- Records shown
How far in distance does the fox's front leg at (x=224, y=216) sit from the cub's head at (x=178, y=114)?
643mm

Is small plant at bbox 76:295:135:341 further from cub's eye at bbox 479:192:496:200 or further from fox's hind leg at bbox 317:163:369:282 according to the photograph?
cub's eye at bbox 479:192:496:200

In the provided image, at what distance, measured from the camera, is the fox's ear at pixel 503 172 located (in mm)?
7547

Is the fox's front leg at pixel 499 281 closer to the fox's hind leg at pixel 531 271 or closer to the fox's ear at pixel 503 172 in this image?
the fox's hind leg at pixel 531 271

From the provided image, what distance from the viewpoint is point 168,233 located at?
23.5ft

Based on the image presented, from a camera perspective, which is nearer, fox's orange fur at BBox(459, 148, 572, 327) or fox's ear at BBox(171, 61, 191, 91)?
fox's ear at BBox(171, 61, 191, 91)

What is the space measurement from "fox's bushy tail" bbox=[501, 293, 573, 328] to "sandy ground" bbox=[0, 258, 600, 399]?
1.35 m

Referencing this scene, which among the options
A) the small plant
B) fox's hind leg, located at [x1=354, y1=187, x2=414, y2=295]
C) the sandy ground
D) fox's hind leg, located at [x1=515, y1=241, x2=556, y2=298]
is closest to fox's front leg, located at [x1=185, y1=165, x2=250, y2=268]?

- Set task
Can you copy every one of the items above word for word, leaving nothing out?

- Reply to the task
How far in distance does the fox's front leg at (x=224, y=216) sit from the cub's head at (x=178, y=114)?
643mm

Is small plant at bbox 76:295:135:341 further from cub's eye at bbox 479:192:496:200 or further from fox's hind leg at bbox 317:163:369:282 according to the photograph?
cub's eye at bbox 479:192:496:200

In the provided image, at what distance, measured from the camera, is the fox's ear at pixel 503 172 located (in mm)?
7547

Is the fox's front leg at pixel 499 281 closer to the fox's hind leg at pixel 531 271 or closer to the fox's ear at pixel 503 172 in this image?
the fox's hind leg at pixel 531 271

From the provided image, what distance from the viewpoint is point 168,233 located at?
23.5ft

Based on the image presented, from a camera perspective, which is nearer, fox's orange fur at BBox(459, 148, 572, 327) or fox's ear at BBox(171, 61, 191, 91)?
fox's ear at BBox(171, 61, 191, 91)

What is the space measurement from "fox's bushy tail" bbox=[501, 293, 573, 328] to "sandy ground" bbox=[0, 258, 600, 399]?
1.35 m

Referencing this scene, which among the options
A) the small plant
B) fox's hind leg, located at [x1=354, y1=187, x2=414, y2=295]
C) the sandy ground
D) fox's hind leg, located at [x1=515, y1=241, x2=556, y2=298]
is closest to fox's front leg, located at [x1=185, y1=165, x2=250, y2=268]?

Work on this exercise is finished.